> _Task_:
Reproduce only the lines beginning at the one containing "What distance would" and continuing through the final line, replacing "black tire" with "dark tire" and leaving everything else unchanged.

> _Input records_:
begin

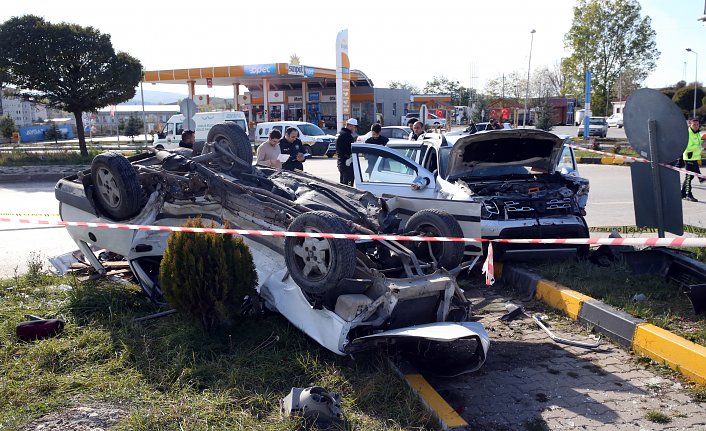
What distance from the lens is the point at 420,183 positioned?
24.6ft

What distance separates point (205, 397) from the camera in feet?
12.9

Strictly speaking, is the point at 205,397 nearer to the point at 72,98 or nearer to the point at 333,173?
the point at 333,173

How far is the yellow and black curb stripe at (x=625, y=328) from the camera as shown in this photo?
4.39m

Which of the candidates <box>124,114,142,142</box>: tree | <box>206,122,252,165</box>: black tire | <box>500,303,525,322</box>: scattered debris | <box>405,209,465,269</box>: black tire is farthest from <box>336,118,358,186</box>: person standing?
<box>124,114,142,142</box>: tree

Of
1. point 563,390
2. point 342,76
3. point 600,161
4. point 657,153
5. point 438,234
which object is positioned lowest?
point 563,390

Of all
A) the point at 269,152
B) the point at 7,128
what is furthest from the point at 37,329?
the point at 7,128

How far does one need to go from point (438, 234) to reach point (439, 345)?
3.56 ft

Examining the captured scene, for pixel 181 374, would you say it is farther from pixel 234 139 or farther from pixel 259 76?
pixel 259 76

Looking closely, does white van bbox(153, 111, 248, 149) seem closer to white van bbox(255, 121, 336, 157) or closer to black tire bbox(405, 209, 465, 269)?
white van bbox(255, 121, 336, 157)

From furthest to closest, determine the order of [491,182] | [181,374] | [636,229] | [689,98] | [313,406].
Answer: [689,98] < [636,229] < [491,182] < [181,374] < [313,406]

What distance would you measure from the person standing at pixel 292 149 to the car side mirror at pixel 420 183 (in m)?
3.85

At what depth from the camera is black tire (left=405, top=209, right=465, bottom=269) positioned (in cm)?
539

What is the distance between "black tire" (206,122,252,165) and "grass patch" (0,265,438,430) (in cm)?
214

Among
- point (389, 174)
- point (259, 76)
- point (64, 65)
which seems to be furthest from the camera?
point (259, 76)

end

> _Worked answer_:
What distance would you measure from the person standing at pixel 292 149 to the car side mirror at pixel 420 183 (in m)?
3.85

At what depth from the camera is dark tire (left=405, top=209, right=465, bottom=269) positioned (in cm)?
539

What is the distance between "dark tire" (206,122,252,165) and "grass patch" (0,265,438,430) (in cm)?
214

Among
- point (389, 174)
- point (259, 76)
- point (64, 65)
which seems to be furthest from the camera?
point (259, 76)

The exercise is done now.